» **EXCERPT**
Specialized Sensors and System Modeling for Safety-critical Application

  • Received : 2013.08.07
  • Accepted : 2013.08.26
  • Published : 2014.05.01


Special purpose sensor design using MEMS (Micro-Electro-Mechanical Systems) technique is commonly used in Nondestructive Testing (NDT) research for the evaluation of existing structures and for the safety control and requirements. Various sensors and network have been developed for general infrastructures as well as safety-critical applications, e.g., aerospace, defense, and nuclear system, etc. In this paper, one of sensor technique using Fiber Bragg Gratings (FBG) and Finite Element Method (FEM) evaluation is discussed. The experimental setup and data collection technique is also demonstrated. The factors influencing test result and the advantages/limitations of this technique are also reviewed using various methods.

1. Introduction

Using a specialized sensor and MEMS technology, a Structural Health Monitoring (SHM) technique is concerned with accurately and reliably assessing the integrity of a given structure in order to improve safety, increase operational lifetime, and reduce maintenance costs. SHM technology is used to monitor important structure which cannot be failed. A lot of SHM system have been deployed for monitoring real structure using a specialpurposed sensors, e.g., acoustic sensor, fiber sensor, gyro sensor, etc [1].

One of example, for a safety issue – a nuclear containment building contains a lot of containments and radiations which can adversely affect huge population if leaked out. Micro cracking and micro displacements in the structure can cause leakage and propagation of nuclear radiations. Therefore, pressure inside the containment building need to careful monitor so that it does not cross the threshold beyond the limit which these radiations get leaked. Therefore, there is a need that develops a monitoring system which continuous and automated fashion provides advance warning of structural faults and minimizes maintenance costs.

Using nano/MEMS technology, fiber sensors can be fabricated with other circuits and module. Also, sensors are promising sensing alternatives in SHM system and future smart structures. They exhibit several advantages such as electromagnetic interference (EMI) immunity, harsh condition immunity, lightweight, embeds ability, as compared with traditional sensors [2, 3]. Among vary optical based sensors; Fiber Bragg Grating (FBG) sensors are the leading technology because they have some more advantages such as linearity sensing, easily frequency multiplexed [2]. Moreover, for monitoring structure, FBGs can be attached to existed structure or embedded into new structure without any serious effect on the structure [3]. Consequently, FBGs are the most promising candidates to effectively replace conventional sensor for long-term monitoring applications in harsh circumstances.

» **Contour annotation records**
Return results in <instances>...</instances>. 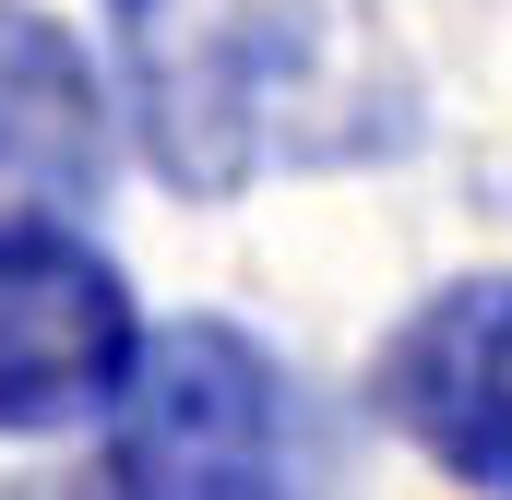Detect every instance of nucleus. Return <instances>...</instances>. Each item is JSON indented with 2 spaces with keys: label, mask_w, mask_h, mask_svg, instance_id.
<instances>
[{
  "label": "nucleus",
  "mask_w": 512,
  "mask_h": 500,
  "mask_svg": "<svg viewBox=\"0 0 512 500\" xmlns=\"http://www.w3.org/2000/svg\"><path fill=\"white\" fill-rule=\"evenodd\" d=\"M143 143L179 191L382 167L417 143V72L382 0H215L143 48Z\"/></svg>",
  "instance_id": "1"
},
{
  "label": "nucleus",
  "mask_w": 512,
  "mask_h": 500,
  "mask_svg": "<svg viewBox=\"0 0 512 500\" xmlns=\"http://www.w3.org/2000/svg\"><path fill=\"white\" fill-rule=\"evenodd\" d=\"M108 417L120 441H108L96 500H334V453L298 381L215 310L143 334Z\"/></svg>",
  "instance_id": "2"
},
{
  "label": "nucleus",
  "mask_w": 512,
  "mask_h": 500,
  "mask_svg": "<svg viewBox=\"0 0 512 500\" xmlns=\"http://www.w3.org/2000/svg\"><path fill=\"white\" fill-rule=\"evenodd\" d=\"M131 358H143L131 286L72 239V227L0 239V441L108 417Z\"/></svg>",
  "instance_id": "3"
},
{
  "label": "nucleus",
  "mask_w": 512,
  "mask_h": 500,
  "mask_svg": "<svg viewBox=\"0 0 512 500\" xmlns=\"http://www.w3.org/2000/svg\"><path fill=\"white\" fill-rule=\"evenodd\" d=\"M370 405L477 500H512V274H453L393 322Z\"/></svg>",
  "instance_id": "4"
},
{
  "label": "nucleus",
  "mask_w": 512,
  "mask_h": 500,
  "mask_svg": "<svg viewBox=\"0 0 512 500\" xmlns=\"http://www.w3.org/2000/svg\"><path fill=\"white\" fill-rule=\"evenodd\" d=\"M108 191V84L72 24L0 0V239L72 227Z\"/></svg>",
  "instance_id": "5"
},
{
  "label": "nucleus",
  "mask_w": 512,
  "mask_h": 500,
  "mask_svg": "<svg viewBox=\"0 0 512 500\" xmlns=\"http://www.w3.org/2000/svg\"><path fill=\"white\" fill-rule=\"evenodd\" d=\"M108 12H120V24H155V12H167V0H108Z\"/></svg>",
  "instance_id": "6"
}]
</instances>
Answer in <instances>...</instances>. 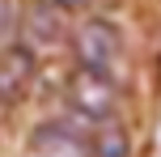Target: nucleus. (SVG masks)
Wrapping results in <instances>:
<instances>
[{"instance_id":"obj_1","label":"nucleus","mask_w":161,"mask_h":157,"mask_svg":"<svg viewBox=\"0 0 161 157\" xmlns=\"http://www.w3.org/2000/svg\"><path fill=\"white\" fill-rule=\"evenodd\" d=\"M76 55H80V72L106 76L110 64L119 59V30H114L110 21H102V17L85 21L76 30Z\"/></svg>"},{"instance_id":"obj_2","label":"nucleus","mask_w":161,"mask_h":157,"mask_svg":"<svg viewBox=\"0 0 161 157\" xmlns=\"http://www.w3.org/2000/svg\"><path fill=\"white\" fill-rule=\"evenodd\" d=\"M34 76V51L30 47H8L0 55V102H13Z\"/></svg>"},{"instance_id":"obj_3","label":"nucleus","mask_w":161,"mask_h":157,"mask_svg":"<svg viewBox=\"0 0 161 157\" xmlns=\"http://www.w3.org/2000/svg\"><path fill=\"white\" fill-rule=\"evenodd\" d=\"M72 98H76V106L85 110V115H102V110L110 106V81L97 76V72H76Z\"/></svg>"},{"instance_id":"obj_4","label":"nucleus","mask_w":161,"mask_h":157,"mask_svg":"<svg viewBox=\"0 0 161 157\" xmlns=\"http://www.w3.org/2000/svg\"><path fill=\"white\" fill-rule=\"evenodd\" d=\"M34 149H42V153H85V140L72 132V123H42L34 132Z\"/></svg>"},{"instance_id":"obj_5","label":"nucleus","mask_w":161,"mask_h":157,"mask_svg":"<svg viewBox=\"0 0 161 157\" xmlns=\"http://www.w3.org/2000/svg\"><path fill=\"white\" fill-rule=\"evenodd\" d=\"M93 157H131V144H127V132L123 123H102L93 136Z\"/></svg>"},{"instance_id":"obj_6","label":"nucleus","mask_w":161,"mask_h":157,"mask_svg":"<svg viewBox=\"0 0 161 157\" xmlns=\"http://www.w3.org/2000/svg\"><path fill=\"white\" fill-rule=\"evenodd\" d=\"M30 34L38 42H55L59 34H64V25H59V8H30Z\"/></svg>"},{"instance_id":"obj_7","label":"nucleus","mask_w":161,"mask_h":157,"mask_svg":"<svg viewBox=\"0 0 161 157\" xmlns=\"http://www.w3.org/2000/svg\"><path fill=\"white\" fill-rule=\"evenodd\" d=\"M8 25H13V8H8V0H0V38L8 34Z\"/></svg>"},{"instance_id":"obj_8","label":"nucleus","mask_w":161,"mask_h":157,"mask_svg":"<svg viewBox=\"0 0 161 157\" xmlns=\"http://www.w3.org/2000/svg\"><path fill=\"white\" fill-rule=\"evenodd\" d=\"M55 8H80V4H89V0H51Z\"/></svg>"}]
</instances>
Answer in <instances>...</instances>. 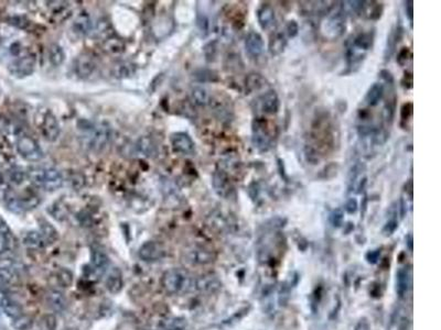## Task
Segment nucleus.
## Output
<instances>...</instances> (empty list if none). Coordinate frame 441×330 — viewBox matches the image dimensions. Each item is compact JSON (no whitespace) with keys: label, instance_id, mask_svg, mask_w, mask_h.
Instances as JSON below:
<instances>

» **LIST OF TASKS**
A) Reproduce the part of the FBG sensor passage starting at "Using nano/MEMS technology, fiber" and ending at "in harsh circumstances.".
B) Answer these questions using the FBG sensor passage.
(i) On what date was the paper accepted?
(ii) What does the abbreviation SHM stand for?
(iii) Which two advantages give FBG sensors the lead among optical sensors?
C) Resume the FBG sensor passage after its last sentence, in the same style.

» **RESPONSES BY TASK**
A)
Using nano/MEMS technology, fiber sensors can be fabricated with other circuits and module. Also, sensors are promising sensing alternatives in SHM system and future smart structures. They exhibit several advantages such as electromagnetic interference (EMI) immunity, harsh condition immunity, lightweight, embeds ability, as compared with traditional sensors [2, 3]. Among vary optical based sensors; Fiber Bragg Grating (FBG) sensors are the leading technology because they have some more advantages such as linearity sensing, easily frequency multiplexed [2]. Moreover, for monitoring structure, FBGs can be attached to existed structure or embedded into new structure without any serious effect on the structure [3]. Consequently, FBGs are the most promising candidates to effectively replace conventional sensor for long-term monitoring applications in harsh circumstances.

B)
(i) 2013.08.26
(ii) Structural Health Monitoring
(iii) Linearity sensing and easy frequency multiplexing

C)
In this paper, we propose a SHM technique using MEMS sensor associate with a Finite Element Method (FEM) model for monitoring nuclear containment building healthy. In the proposed technique, sensors gather monitored structure information at some special points and the FEM model analyzes overall strength of the nuclear containment building. Field applications to the concrete member in nuclear power plant containment structure were performed to demonstrate the operation of FBG sensor. In addition, static analysis of FEM model shows the reality of our proposed system.

The rest of the paper is organized as following. In section 2, the real structural health monitoring system is introduced. In section 3, we present characteristics of sensors and sensor interrogator. In section 4, we present the FEM model of the nuclear containing building in our research. The model analysis is presented in section 5. The last section is the conclusion and some discussions.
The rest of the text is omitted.